A riguardo, la delega prevede l’introduzione di un piano triennale per la transizione digitale dell’amministrazione della giustizia e un Comitato tecnico-scientifico per la digitalizzazione del processo.

In particolare, la digitalizzazione deve perseguire i seguenti obiettivi:

  • garantire l’elaborazione e la conservazione di atti e documenti processuali in formato digitale;
  • garantire che il deposito di atti e documenti, nonché le comunicazioni e le notificazioni possa essere effettuato con modalità telematiche;
  • prevedere la possibilità della registrazione audiovisiva o dell’audioregistrazione per documentare l’interrogatorio o l’assunzione di informazioni o il rilascio della testimonianza.
  • individuare i casi in cui, con il consenso delle parti, la partecipazione all’atto del procedimento o all’udienza possa avvenire da remoto.

Gli altri interventi per la semplificazione dei procedimenti

Sono molti altri i punti del processo penale che vengono toccati dalla riforma che intende attuare il Governo Draghi a fini di alleggerimento del carico dei processi.

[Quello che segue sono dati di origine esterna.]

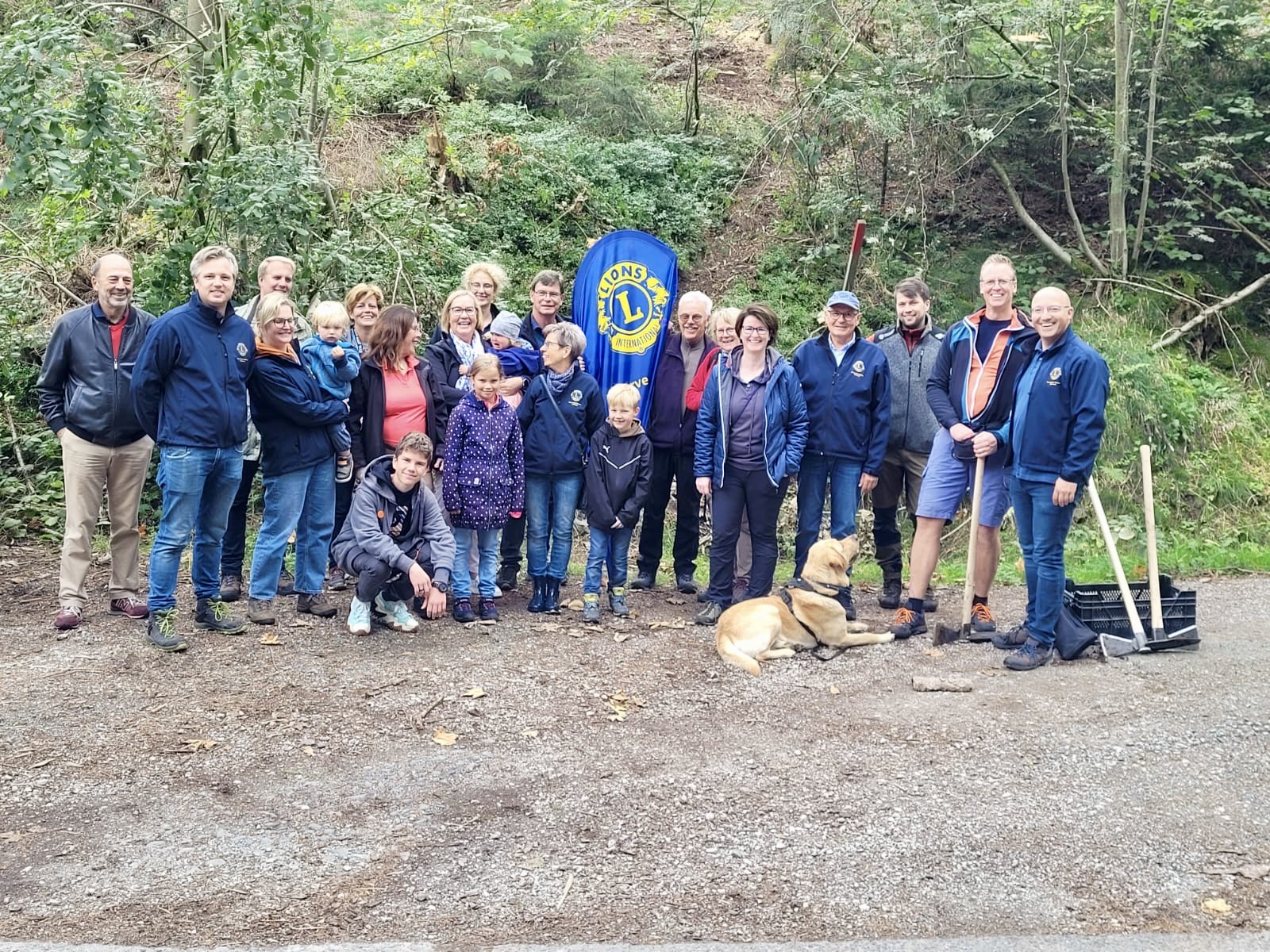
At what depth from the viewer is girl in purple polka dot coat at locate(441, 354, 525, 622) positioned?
7.26 metres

In un’ottica sempre di “obiettivi generali” che devono perseguire i decreti attuativi, nella sua ultima versione la legge delega prevede anche:

  • l’inammissibilità dell’appello per mancanza di specificità dei motivi quando “nell’atto manchi la puntuale ed esplicita enunciazione dei rilievi critici rispetto alle ragioni di fatto e di diritto espresse nel provvedimento impugnato”;
  • una limitazione delle ipotesi in cui è possibile instaurare un processo in assenza dell’imputato;
  • la definizione di ulteriori meccanismi, rispetto a quelli già esistenti, che permettano all’indagato di venire a conoscenza degli atti relativi alle indagini (la cosiddetta “discovery” del fascicolo);
  • l’estensione dei procedimenti speciali alternativi quali patteggiamento o rito abbreviato;
  • la possibilità di accesso ai programmi di giustizia riparativa in ogni fase del procedimento, su base volontaria e con il consenso libero e informato della vittima e dell’autore, oltre che dell’assenso del giudice.

Si ricorda, infine, che il progetto così concepito è ancora agli inizi del suo percorso parlamentare e potrebbe subire molte modifiche prima di arrivare all’eventuale approvazione definitiva.